Conformal mapping of disk, surjective, not injective

Question

Is there an example of a conformal mapping of the disk onto itself which is not injective? If not, how may we prove there does not exist such a map?

This came up in the answer to this question.

Answer 1

I do not know a simple example, but here is a construction that works.

Let $D^2$ be the open unit disk, and let $U$ be a $C^\infty$ manifold diffeomorphic to the open unit disk. Let $f\colon U \to D^2$ be a $C^\infty$ map with the following properties:

1. $f$ is surjective but not injective.

2. $f$ is a local diffeomorphism.

It should be clear geometrically that such a map exists. (See this question.) Then the complex structure on $D^2$ lifts via $f$ to a complex structure on $U$, under which $f$ becomes a holomorphic map.
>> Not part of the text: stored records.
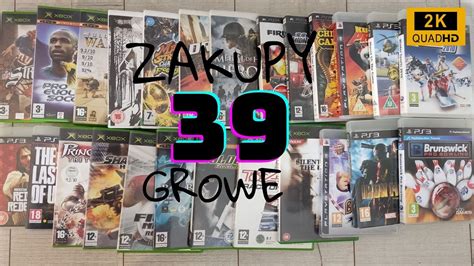 Zakupy Growe Nr 39 Gry Wii PS3 PSP Xbox Classic YouTube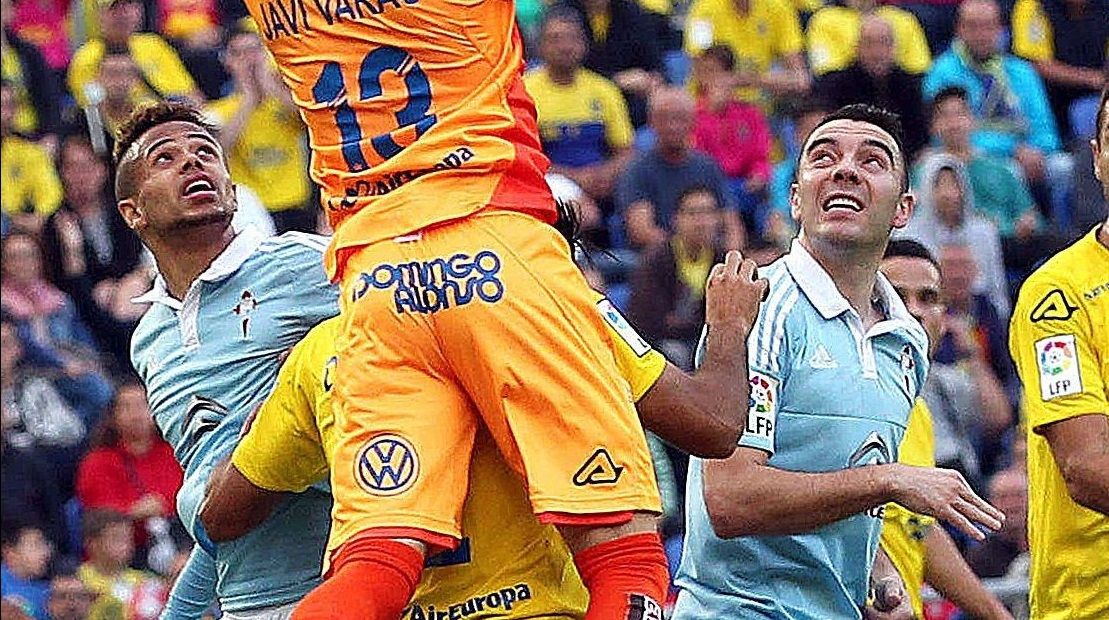 177 - Las Palmas-Celta (2-1) de Primera el 31 de enero del 2016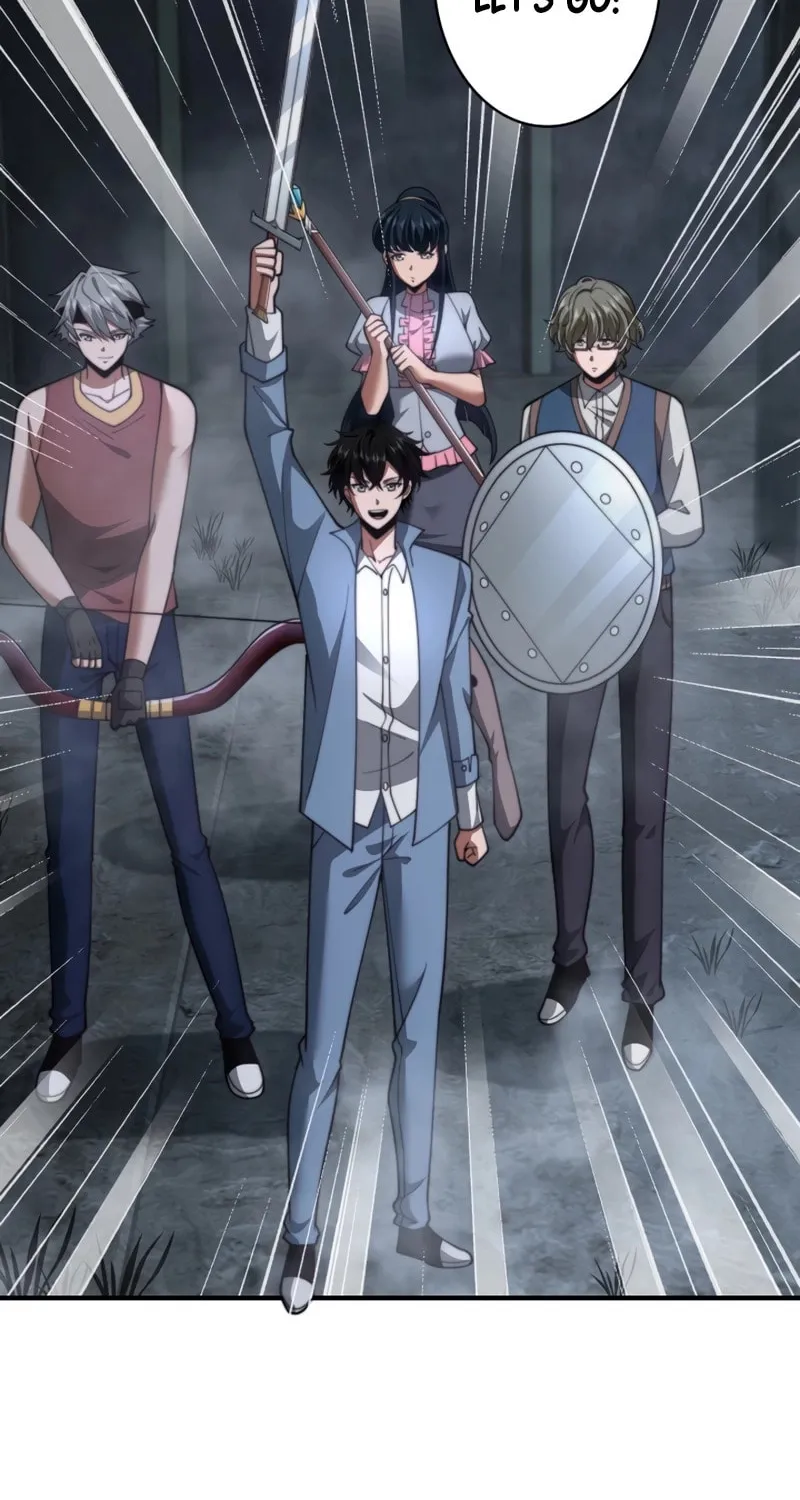 Read Try to Save the World by Level Transfer chapter 24 image 51 on Lezhin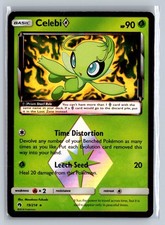 Celebi Prism Star Prism Rare SM - Lost Thunder 19/214 LP on eBay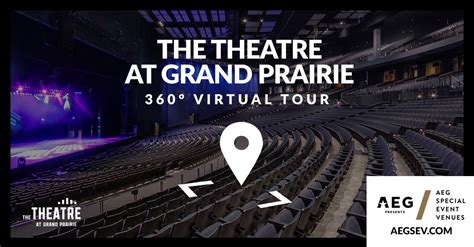 Texas Trust CU Theatre at Grand Prarie | Grand Prairie, TX | AEG ...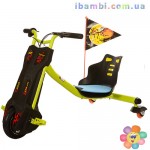 Мотоцикл MDA1-5 зеленый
Since $U$ is simply connected, the uniformization theorem states that $U$ must be conformally equivalent to either the Riemann sphere, the complex plane, or the open unit disk. Since $f$ is a bounded, non-constant holomorphic function on $U$, it follows from Liouville's Theorem that $U$ must be conformally equivalent to the open unit disk, so there exists a biholomorphism $g\colon D^2 \to U$. Then the composition $f\circ g$ is the desired map.

Of course, the uniformization theorem is only an existence statement, so this proof isn't constructive. In practice, though, many of the usual techniques for approximating Riemann maps should work fairly well for approximating $g$.